Both San Andreas and the Play Pen offer a form of low-brow entertainment; besides this general similarity, they have nothing in common. The San Andreas Game is not complementary to the Play Pen; video games and strip clubs do not go together like a horse and carriage or, perish the thought, love and marriage. Nothing indicates that the buying public would reasonably have believed that ESS produced the video game or, for that matter, that Rockstar operated a strip club. A player can enter the virtual strip club in Los Santos, but ESS has provided no evidence that the setting is anything but generic. It also seems far-fetched that someone playing San Andreas would think ESS had provided whatever expertise, support, or unique strip-club knowledge it possesses to the production of the game. After all, the Game does not revolve around running or patronizing a strip club. Whatever one can do at the Pig Pen seems quite incidental to the overall story of the Game. A reasonable consumer would not think a company that owns one strip club in East Los Angeles, which is not well known to the public at large, also produces a technologically sophisticated video game like San Andreas.
Undeterred, ESS also argues that, because players are free to ignore the storyline and spend as much time as they want at the Pig Pen, the Pig Pen can be considered a significant part of the Game, leading to confusion. But fans can spend all nine innings of a baseball game at the hot dog stand; that hardly makes Dodger Stadium a butcher's shop. In other words, the chance to attend a virtual strip club is unambiguously not the main selling point of the Game.
Considering all of the foregoing, we conclude that Rockstar's modification of ESS's trademark is not explicitly misleading and is thus protected by the First Amendment. Since the First Amendment defense applies equally to ESS's state law claims as to its Lanham Act claim, the district court properly dismissed the entire case on Rockstar's motion for summary judgment.

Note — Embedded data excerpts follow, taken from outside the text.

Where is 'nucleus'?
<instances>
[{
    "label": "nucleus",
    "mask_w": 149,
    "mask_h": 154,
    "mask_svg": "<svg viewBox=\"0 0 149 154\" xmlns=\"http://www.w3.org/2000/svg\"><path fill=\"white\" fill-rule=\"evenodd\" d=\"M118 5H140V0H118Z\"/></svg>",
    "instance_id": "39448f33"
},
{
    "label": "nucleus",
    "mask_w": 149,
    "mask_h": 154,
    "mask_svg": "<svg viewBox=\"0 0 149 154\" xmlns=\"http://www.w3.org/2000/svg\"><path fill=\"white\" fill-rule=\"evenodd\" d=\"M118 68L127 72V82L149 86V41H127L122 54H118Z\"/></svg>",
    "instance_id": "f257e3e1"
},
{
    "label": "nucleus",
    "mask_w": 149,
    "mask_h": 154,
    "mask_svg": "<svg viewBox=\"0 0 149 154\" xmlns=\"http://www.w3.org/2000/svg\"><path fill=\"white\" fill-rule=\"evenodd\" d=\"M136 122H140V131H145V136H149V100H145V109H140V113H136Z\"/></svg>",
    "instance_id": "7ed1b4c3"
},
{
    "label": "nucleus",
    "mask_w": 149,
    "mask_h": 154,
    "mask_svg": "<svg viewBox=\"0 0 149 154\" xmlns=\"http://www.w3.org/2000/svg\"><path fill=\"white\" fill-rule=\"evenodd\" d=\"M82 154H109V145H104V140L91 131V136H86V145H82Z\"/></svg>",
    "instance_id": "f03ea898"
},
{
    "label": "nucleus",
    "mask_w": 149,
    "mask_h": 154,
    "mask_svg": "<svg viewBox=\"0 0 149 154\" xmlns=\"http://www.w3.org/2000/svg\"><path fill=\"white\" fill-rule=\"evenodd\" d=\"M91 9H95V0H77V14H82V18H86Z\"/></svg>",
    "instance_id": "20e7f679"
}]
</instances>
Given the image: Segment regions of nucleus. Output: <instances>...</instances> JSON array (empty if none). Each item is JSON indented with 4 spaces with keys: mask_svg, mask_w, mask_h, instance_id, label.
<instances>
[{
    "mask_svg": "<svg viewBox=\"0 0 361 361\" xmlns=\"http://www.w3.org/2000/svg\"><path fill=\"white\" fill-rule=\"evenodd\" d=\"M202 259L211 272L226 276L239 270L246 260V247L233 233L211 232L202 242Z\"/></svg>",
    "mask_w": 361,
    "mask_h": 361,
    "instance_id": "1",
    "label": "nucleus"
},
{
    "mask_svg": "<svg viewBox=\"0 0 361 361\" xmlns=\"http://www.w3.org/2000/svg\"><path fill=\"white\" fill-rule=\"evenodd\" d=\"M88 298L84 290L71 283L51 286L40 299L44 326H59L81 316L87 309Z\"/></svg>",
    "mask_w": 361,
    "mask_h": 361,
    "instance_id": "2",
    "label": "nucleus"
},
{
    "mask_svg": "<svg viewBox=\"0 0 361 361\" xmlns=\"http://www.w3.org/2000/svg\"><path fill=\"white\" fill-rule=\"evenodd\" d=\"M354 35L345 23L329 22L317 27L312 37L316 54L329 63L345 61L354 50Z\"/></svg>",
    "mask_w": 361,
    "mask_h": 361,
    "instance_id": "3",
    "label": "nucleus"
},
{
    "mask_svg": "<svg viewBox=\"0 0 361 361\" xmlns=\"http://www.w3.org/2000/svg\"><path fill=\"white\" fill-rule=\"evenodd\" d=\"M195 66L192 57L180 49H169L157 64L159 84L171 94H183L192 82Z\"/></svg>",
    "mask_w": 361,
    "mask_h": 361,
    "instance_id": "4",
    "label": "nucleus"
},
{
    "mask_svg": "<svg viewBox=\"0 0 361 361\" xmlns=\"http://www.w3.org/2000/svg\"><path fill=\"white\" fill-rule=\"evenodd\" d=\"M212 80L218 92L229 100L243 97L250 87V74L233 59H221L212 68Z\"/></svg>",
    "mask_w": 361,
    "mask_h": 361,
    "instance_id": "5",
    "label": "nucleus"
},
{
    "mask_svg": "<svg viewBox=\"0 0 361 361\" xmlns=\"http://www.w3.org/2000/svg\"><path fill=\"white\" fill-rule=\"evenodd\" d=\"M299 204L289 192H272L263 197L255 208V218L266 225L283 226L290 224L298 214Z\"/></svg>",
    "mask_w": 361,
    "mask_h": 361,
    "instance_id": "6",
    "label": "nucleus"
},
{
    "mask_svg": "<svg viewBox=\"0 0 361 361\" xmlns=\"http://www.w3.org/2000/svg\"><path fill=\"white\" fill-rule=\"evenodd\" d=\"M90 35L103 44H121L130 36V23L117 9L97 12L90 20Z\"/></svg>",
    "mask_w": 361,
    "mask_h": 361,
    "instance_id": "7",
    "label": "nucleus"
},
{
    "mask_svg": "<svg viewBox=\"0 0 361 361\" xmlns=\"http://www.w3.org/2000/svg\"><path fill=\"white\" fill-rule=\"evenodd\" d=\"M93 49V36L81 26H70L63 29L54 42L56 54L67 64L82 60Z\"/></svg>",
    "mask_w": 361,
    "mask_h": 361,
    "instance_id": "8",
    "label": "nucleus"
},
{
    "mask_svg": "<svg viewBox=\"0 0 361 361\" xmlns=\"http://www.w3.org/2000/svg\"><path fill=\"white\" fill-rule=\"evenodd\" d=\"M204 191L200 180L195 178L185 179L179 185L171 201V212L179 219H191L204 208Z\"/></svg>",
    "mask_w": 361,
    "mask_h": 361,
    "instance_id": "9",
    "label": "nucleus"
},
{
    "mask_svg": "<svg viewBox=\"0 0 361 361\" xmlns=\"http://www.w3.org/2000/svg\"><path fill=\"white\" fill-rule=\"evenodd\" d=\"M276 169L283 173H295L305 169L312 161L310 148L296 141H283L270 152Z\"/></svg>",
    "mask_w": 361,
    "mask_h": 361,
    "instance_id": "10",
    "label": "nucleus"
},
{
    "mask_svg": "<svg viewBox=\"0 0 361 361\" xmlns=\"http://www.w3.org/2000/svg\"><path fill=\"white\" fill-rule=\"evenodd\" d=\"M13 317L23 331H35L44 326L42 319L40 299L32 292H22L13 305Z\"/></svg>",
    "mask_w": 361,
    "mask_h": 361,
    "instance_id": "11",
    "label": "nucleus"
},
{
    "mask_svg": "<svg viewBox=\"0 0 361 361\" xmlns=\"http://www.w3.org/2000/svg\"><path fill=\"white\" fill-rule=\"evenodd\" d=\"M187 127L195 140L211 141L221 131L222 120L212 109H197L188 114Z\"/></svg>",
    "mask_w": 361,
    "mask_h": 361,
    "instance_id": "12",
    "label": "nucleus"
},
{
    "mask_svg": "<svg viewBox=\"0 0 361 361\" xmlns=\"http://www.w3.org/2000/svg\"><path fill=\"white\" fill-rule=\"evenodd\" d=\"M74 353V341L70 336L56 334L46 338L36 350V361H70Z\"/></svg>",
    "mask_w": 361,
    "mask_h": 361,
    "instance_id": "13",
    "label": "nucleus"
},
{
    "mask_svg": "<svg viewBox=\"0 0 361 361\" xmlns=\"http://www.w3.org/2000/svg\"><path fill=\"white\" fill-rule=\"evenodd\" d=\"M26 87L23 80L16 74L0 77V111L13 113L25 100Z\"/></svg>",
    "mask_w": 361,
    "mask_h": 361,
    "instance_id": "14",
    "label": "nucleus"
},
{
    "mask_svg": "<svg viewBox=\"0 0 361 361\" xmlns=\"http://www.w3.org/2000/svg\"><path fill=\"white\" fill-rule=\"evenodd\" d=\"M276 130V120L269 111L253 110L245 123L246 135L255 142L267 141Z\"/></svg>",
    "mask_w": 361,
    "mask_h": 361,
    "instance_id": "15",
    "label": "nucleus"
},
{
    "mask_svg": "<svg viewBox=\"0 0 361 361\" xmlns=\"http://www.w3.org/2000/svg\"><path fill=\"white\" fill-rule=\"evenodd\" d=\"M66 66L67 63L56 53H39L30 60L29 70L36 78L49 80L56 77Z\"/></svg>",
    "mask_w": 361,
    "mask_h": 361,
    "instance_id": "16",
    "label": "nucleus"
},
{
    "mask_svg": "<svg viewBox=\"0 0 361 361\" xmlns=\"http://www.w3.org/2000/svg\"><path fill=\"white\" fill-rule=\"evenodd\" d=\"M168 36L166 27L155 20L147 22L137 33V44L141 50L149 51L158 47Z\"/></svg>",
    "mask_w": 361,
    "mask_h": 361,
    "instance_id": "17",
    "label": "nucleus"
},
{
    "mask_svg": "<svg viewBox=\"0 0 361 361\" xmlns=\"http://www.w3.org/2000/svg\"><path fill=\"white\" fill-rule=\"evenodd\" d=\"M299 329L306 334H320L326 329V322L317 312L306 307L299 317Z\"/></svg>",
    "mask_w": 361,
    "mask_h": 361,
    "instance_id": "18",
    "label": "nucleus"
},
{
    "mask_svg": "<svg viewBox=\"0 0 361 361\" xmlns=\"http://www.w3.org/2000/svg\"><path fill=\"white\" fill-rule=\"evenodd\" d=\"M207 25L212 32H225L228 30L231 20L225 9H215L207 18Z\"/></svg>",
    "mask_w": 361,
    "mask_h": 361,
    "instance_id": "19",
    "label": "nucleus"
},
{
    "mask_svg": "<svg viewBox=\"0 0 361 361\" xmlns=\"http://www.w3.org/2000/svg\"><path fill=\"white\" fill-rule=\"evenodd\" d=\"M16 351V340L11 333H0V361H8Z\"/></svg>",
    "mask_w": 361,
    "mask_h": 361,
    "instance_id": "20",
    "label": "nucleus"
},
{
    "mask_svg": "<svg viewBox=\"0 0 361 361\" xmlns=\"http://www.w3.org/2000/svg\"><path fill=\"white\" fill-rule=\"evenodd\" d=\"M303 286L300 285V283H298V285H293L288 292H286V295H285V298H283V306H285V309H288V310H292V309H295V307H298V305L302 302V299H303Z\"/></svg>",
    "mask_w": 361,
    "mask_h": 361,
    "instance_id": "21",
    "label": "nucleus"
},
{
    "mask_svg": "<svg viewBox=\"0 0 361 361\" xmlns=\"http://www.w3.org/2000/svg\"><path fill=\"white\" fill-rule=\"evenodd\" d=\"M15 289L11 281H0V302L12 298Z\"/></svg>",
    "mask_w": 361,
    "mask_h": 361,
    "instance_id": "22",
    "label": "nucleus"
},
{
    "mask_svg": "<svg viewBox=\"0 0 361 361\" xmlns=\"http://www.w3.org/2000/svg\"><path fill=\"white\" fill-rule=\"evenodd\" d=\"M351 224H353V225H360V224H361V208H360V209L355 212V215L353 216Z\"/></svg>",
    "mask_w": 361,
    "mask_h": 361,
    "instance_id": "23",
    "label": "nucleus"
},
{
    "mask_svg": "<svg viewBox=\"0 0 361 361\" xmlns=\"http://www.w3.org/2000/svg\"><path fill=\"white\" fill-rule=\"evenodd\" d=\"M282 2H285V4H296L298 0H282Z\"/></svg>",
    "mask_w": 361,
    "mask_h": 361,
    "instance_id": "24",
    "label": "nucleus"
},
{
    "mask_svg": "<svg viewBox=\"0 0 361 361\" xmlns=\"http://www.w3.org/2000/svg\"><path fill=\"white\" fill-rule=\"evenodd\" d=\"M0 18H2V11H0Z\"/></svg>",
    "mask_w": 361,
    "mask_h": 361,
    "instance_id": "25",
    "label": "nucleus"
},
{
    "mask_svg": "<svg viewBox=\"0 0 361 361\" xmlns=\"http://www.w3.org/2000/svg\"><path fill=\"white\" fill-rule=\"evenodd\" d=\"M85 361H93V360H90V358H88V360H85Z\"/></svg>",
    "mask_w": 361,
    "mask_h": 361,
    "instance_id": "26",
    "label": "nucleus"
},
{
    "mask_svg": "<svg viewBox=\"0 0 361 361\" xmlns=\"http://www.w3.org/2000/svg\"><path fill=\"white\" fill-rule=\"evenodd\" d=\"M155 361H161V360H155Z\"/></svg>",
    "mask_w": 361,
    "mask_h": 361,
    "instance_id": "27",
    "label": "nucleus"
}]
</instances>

1. “Trade dress involves the total image of a product and may include features such as size, shape, color or color combination, texture, graphics, or even particular sales technique.” Mattel Inc. v. Walking Mountain Prods., 353 F.3d 792, 808 n. 13 (9th Cir.2003) (internal quotation marks and citations omitted). Because the only relevant similarities at issue in this case involve the use of the “Pig Pen” mark versus the “Play Pen” mark, disposition of the trade dress infringement claim follows resolution of the trademark infringement claim. See Kendall-Jackson Winery, Ltd. v. E. & J. Gallo Winery, 150 F.3d 1042, 1046 (9th Cir.1998) ( “Section 43(a) now protects both trademarks and trade dress from infringement ․ [and] there is no persuasive reason to apply different analysis[sic] to the two.” (internal quotation marks, alteration and citation omitted)).
2. This section has recently been repealed. Cal. Stats. ch. 711 § 1. Since we hold that Rockstar has a defense to all of ESS's claims, the repeal is irrelevant to our decision.